[BLOC DE TEXTE]

+++

Mais on a assisté à un emballement. La puissance installée fin 2010 était déjà de 973 MW, dont 90 % en métropole et 10 % outre-mer. Cette croissance ne donne qu'une faible idée des projets en cours de développement à la fin de l'année 2010, qui représentaient une puissance totale de 6 400 MW. L'objectif de 2020 - 5400 MW - était déjà dépassé !

L'électricité photovoltaïque a des coûts de production particulièrement élevés. Ce n'est qu'en 2020 qu'on atteindra peut-être en France la « parité réseau », c'est-à-dire le moment où cette électricité sera rentable sans soutien public. La France n'est pas le sud de l'Italie, où les projets s'autofinancent grâce à un ensoleillement plus fort ; elle ne peut compter que sur des innovations technologiques.

En outre, le raccordement de l'électricité photovoltaïque peut dans certains cas perturber le réseau de distribution : l'architecture des réseaux et leur dimensionnement, en France, n'ont pas été prévus pour intégrer des installations de production d'électricité au niveau local, mais pour couvrir tout le territoire. On projette par exemple de construire un grand champ de panneaux photovoltaïques dans les Landes ; la première tranche représente à elle seule 150 MGW, dans un département où l'on consomme peu d'électricité. ERDF devra consentir un investissement important pour raccorder le site au réseau !

Le soutien public, par le biais d'un tarif d'achat avantageux, est-il justifié ? Oui bien sûr, si l'on tient compte des avantages environnementaux du photovoltaïque et des investissements nécessaires pour faire progresser cette technologie encore jeune. Mais ce soutien a un coût, et c'est le consommateur qui paie via la contribution au service public de l'électricité (CSPE) : 30 % de son produit est affecté à l'achat d'électricité provenant des énergies renouvelables. Il faudra un jour discuter de l'augmentation récurrente de la CSPE : c'est un baudet que l'on charge sans trop y regarder ! Un parc photovoltaïque de 1 mégawatt (MW) représente une charge de 560 millions d'euros chaque année sur la facture des consommateurs, pendant une durée de 20 ans...

La décision du Gouvernement était donc indispensable. Mais alors que MM. Charpin et Trink, à qui a été confiée une mission de concertation, disent avoir procédé à de nombreuses auditions, les professionnels ont le sentiment de ne pas avoir été entendus. Selon eux, 25 000 emplois sont menacés. Mais je rappelle que l'installation de panneaux occupe à elle seule 20 000 personnes, quand le reste de la filière - création et production - en emploie moins de 5000.

Les arrêtés du 4 mars définissent une cible de 500 MW par an pour les nouveaux projets. Beaucoup de professionnels disent qu'il en faudrait 800 pour que la filière survive ; nous pourrons éventuellement rectifier le tir lors de la revoyure, en 2012. S'agissant des petites toitures - dont certaines n'étaient pas concernées par le moratoire -, la trajectoire prévue est de 100 MW pour les toitures résidentielles et de 100 MW pour les non résidentielles. Le tarif d'achat baisse d'ores et déjà de 20 %. Pour ce qui est des centrales au sol et des grandes toitures de plus de 100 kW, le tarif d'achat est remplacé par des appels d'offres, avec un objectif de 140 MW pour les grandes toitures et de 160 MW pour les centrales au sol. Ces appels d'offres seront simplifiés pour les installations de moins de 250 kW. Enfin une garantie bancaire sera exigée pour les installations de plus de 9 kW, afin d'éliminer les projets purement spéculatifs déposés par des bureaux d'études.

+++

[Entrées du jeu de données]
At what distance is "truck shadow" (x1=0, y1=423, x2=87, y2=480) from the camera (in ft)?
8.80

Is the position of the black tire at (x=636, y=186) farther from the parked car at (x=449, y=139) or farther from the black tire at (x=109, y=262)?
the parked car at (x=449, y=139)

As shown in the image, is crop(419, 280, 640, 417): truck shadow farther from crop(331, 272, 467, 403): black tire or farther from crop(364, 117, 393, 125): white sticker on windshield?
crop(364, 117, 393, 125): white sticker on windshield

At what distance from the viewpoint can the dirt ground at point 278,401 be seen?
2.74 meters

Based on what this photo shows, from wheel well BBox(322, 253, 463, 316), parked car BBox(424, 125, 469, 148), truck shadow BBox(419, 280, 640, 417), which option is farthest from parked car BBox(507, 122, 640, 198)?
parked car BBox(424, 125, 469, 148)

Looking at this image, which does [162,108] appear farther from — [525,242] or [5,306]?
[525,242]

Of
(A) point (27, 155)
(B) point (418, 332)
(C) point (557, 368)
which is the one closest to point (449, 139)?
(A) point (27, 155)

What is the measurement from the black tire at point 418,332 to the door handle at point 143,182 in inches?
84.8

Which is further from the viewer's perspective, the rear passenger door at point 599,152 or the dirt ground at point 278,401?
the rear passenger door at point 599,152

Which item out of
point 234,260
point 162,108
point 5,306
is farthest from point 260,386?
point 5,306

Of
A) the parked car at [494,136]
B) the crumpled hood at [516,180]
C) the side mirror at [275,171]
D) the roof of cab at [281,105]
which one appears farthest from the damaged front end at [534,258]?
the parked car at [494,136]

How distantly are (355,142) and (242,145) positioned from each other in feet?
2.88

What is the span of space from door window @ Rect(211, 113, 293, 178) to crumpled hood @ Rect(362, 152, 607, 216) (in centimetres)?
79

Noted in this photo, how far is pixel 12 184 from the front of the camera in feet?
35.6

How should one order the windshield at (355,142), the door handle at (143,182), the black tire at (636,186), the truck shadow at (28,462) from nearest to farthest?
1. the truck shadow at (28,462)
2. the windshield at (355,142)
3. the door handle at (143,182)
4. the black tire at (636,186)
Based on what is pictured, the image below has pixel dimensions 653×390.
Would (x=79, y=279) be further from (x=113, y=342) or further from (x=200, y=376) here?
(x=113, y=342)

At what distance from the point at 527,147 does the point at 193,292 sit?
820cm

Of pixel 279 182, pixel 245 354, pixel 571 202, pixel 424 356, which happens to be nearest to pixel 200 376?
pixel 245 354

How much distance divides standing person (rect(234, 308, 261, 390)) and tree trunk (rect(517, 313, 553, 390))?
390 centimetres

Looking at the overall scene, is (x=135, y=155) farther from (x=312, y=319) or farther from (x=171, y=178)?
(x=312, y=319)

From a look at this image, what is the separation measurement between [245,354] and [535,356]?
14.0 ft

+++

[EXERCICES À TRAITER]
[A] Répondez aux questions suivantes à partir du texte sur le photovoltaïque :
(i) Quelle était la puissance installée fin 2010 ?
(ii) Quelle part du produit de la CSPE est affectée à l'achat d'électricité provenant des énergies renouvelables ?
(iii) Quelle cible annuelle les arrêtés du 4 mars fixent-ils pour les nouveaux projets ?
[B] Transcrivez fidèlement le passage du texte sur le photovoltaïque qui s'ouvre sur les mots « Mais on a assisté » et se termine par « MW - était déjà dépassé ! ».

[CORRIGÉ DES EXERCICES]
[A]
(i) 973 MW
(ii) 30 %
(iii) 500 MW par an

[B]
Mais on a assisté à un emballement. La puissance installée fin 2010 était déjà de 973 MW, dont 90 % en métropole et 10 % outre-mer. Cette croissance ne donne qu'une faible idée des projets en cours de développement à la fin de l'année 2010, qui représentaient une puissance totale de 6 400 MW. L'objectif de 2020 - 5400 MW - était déjà dépassé !